7.2.           Mandatory Redemption at Subscriber’s Election.  In the event (i) the Company is prohibited from issuing Conversion Shares, (ii) upon the occurrence of any other Event of Default (as defined in the Note, this Agreement or any other Transaction Document), that continues for ten (10) or more business days beyond any applicable cure period, (iii) a Fundamental Transaction (as defined in Section 2.1(c)(A) of the Note) occurs, or (iv) upon the liquidation, dissolution or winding up of the Company or any material Subsidiary, then at the Subscriber's election, the Company must pay to each such demanding Subscriber not later than ten (10) days after request by such Subscriber, a sum of money determined by multiplying up to the outstanding principal amount of the Note designated by each such Subscriber by, at Subscriber’s election, the greater of (i) 120%, or (ii) a fraction the numerator of which is the highest closing price of the Common Stock for the thirty (30) days preceding the date demand is made by Subscriber pursuant to this Section 7.2 and the denominator of which is the lowest applicable conversion price during such thirty (30) day period, plus accrued but unpaid interest and any other amounts due under the Transaction Documents ("Mandatory Redemption Payment").

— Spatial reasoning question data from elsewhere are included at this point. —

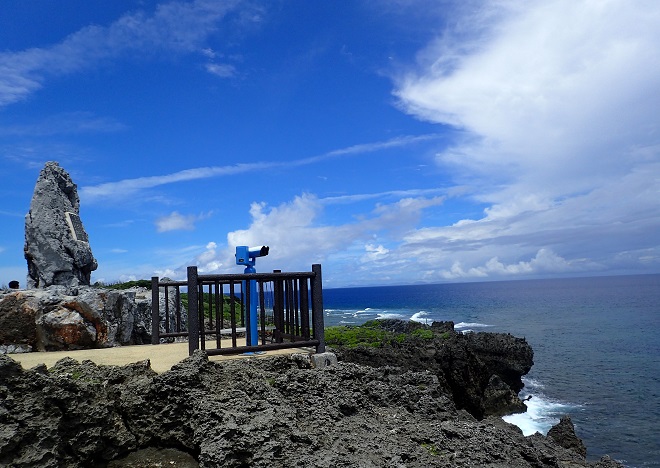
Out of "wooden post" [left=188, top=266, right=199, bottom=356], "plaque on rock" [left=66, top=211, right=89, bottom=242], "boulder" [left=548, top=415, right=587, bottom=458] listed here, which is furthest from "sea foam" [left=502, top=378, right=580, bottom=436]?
"plaque on rock" [left=66, top=211, right=89, bottom=242]

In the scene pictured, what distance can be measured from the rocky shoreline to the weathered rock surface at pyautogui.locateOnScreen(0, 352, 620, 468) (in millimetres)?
12

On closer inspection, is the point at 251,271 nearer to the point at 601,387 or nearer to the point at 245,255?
the point at 245,255

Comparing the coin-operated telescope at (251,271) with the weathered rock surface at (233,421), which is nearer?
the weathered rock surface at (233,421)

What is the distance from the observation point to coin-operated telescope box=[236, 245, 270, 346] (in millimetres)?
8133

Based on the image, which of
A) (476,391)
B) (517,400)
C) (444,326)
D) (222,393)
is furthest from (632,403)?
(222,393)

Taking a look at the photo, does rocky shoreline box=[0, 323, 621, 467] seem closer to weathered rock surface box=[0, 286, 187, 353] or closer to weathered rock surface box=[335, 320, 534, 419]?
weathered rock surface box=[0, 286, 187, 353]

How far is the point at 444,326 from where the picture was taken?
42062 millimetres

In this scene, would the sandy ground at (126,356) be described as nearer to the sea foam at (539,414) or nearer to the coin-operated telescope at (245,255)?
the coin-operated telescope at (245,255)

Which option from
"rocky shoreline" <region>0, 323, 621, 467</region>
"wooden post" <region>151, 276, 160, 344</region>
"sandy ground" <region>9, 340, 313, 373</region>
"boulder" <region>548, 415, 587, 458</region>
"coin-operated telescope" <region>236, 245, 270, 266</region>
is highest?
"coin-operated telescope" <region>236, 245, 270, 266</region>

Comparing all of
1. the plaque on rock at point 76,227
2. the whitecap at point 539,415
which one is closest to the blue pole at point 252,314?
the plaque on rock at point 76,227

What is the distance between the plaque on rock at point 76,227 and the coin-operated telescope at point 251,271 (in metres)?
7.55

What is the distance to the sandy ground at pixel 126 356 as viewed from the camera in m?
7.48

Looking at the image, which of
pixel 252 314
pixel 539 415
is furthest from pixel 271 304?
pixel 539 415

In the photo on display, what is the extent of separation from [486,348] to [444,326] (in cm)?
1364
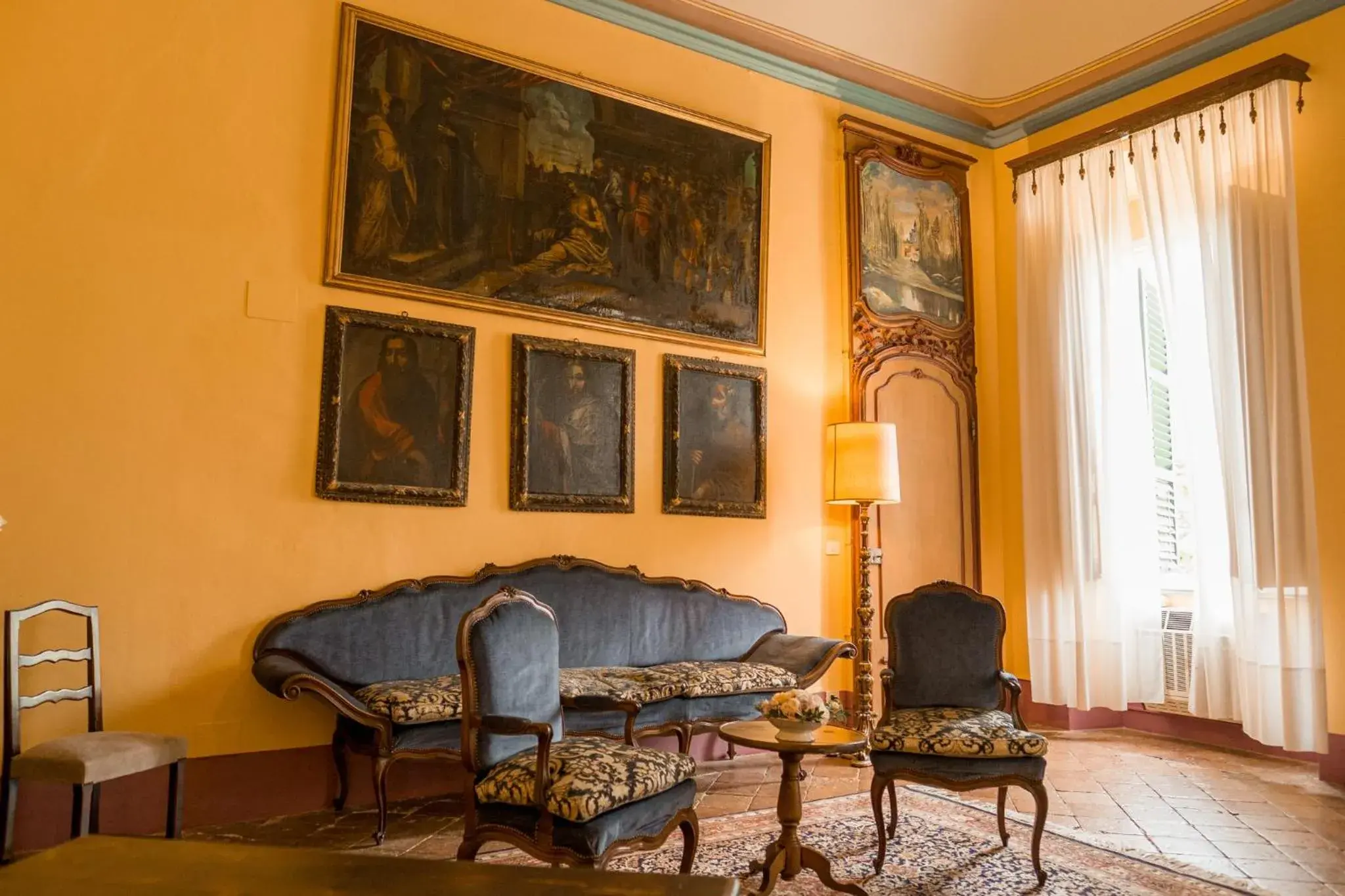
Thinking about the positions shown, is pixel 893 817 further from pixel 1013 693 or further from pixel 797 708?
pixel 797 708

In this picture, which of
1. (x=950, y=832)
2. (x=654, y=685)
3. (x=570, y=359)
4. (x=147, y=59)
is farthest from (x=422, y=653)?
(x=147, y=59)

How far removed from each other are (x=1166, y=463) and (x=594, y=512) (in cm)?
378

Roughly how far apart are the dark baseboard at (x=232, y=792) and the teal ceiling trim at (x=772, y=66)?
433 centimetres

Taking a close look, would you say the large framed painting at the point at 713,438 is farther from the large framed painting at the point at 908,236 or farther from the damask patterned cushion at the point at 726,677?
the large framed painting at the point at 908,236

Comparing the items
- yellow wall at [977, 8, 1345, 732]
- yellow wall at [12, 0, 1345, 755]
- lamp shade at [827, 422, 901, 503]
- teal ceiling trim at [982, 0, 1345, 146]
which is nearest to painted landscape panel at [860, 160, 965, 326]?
teal ceiling trim at [982, 0, 1345, 146]

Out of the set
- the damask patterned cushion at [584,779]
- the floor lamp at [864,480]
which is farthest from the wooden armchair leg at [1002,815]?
the floor lamp at [864,480]

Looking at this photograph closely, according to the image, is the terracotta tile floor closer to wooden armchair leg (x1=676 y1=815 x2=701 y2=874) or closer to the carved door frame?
wooden armchair leg (x1=676 y1=815 x2=701 y2=874)

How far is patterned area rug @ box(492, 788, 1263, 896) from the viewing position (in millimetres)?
3148

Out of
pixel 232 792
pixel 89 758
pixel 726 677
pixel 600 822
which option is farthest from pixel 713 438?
pixel 89 758

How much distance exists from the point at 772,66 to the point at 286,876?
5972 mm

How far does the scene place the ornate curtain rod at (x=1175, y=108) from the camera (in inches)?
206

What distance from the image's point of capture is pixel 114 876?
3.81ft

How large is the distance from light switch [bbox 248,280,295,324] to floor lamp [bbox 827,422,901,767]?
3.15m

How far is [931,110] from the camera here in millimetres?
6820
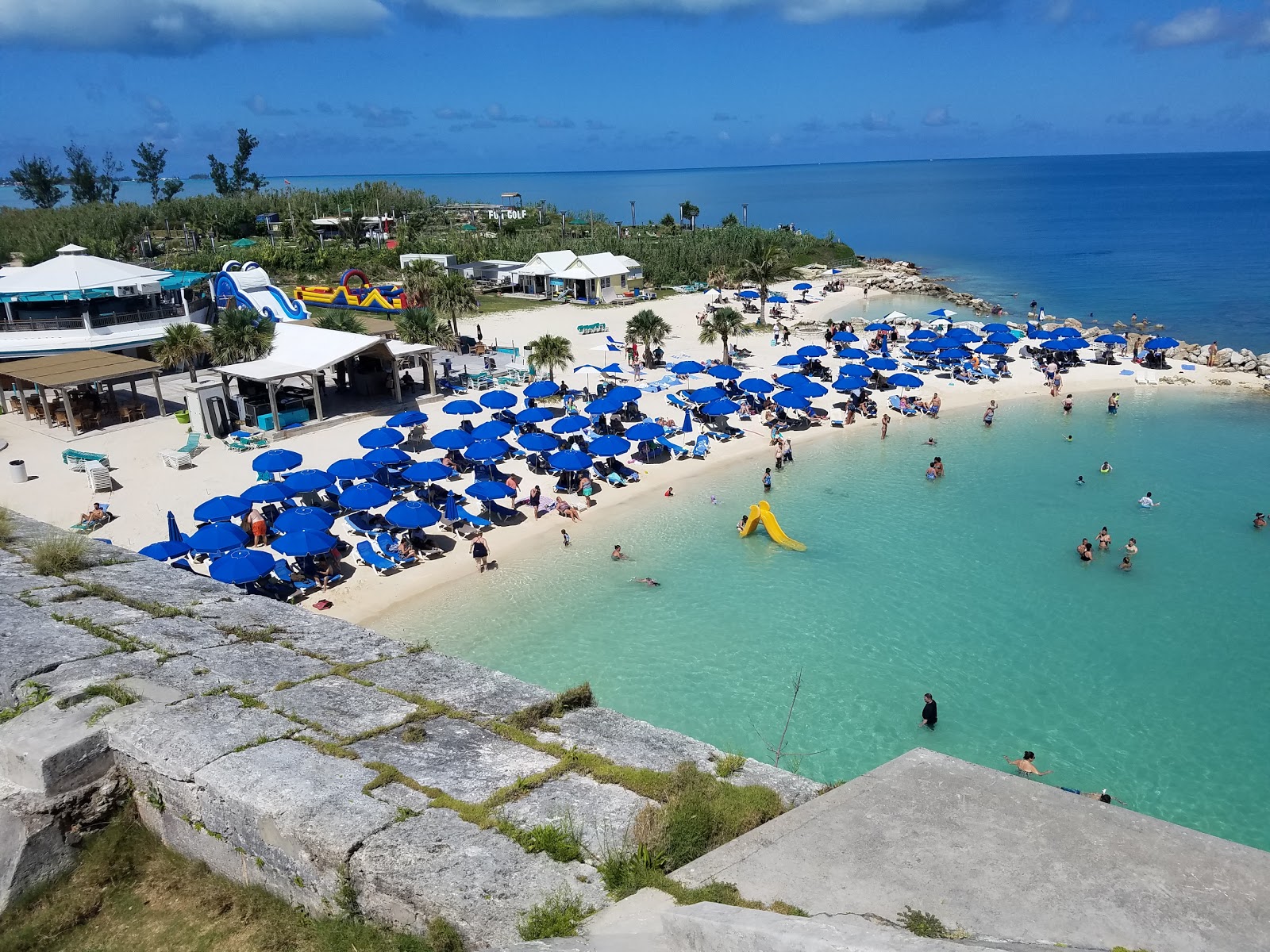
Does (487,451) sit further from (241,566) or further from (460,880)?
(460,880)

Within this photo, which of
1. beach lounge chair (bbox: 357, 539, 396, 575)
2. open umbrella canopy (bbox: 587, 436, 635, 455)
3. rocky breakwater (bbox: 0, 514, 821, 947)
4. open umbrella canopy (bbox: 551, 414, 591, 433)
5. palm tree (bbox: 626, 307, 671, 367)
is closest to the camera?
rocky breakwater (bbox: 0, 514, 821, 947)

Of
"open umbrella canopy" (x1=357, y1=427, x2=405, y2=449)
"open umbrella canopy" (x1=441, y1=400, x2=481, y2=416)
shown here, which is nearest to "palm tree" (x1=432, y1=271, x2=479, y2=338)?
"open umbrella canopy" (x1=441, y1=400, x2=481, y2=416)

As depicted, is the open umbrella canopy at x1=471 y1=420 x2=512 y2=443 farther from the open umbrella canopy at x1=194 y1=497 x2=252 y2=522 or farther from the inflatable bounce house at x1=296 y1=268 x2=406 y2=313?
the inflatable bounce house at x1=296 y1=268 x2=406 y2=313

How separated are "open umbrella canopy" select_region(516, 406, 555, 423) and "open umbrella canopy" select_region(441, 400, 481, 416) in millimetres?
1556

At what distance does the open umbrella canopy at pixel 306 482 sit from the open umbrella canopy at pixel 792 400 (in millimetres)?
17357

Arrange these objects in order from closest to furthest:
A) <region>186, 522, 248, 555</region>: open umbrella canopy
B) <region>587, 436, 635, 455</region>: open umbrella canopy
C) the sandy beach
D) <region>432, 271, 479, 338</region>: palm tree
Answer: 1. <region>186, 522, 248, 555</region>: open umbrella canopy
2. the sandy beach
3. <region>587, 436, 635, 455</region>: open umbrella canopy
4. <region>432, 271, 479, 338</region>: palm tree

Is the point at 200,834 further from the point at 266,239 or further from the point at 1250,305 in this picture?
the point at 266,239

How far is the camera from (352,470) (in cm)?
2317

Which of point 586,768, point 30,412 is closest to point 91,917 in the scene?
point 586,768

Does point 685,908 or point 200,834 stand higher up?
point 685,908

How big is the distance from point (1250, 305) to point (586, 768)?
229 feet

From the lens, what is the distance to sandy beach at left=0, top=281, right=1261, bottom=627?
2091 cm

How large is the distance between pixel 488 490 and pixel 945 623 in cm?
1225

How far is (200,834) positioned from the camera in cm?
638
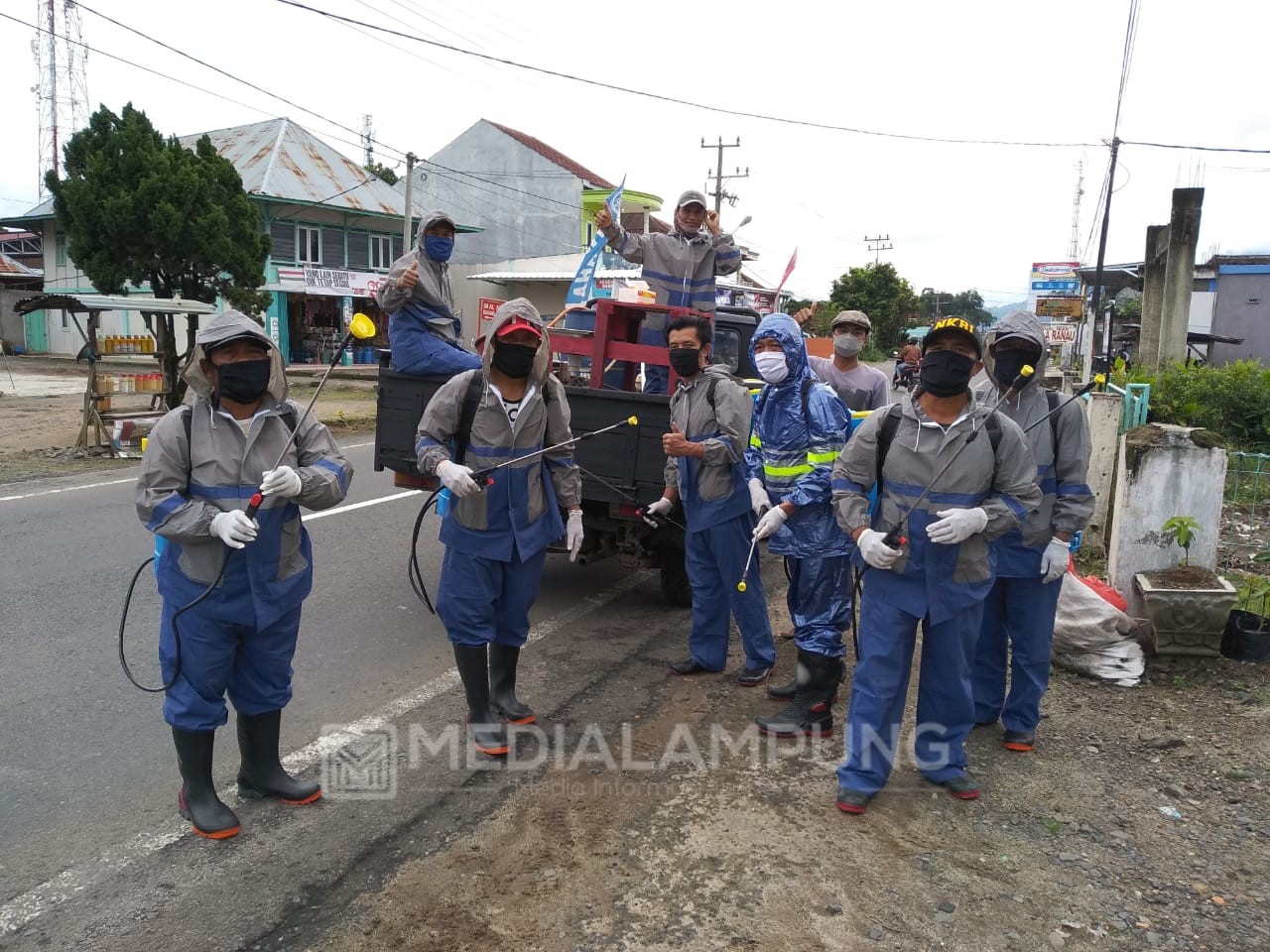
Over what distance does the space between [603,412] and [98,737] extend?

The Mandatory Redemption Payment must be received by each Subscriber on the same date as the Conversion Shares otherwise deliverable or within ten (10) days after request, whichever is sooner ("Mandatory Redemption Payment Date"). Upon receipt of the Mandatory Redemption Payment, the corresponding Note principal, interest and other amounts will be deemed paid and no longer outstanding.  The Subscriber may rescind the election to receive a Mandatory Redemption Payment at any time until such payment is actually received.  Liquidated damages calculated pursuant to Section 7.1(c) hereof, that have been paid or accrued for the ten day period prior to the actual receipt of the Mandatory Redemption Payment by such Subscriber shall be credited against the Mandatory Redemption Payment provided the balance of the Mandatory Redemption Payment is timely paid.  The foregoing notwithstanding, Subscriber may demand and receive from the Company the amount stated above or any other greater amount which Subscriber is entitled to receive or demand pursuant to the Transaction Documents.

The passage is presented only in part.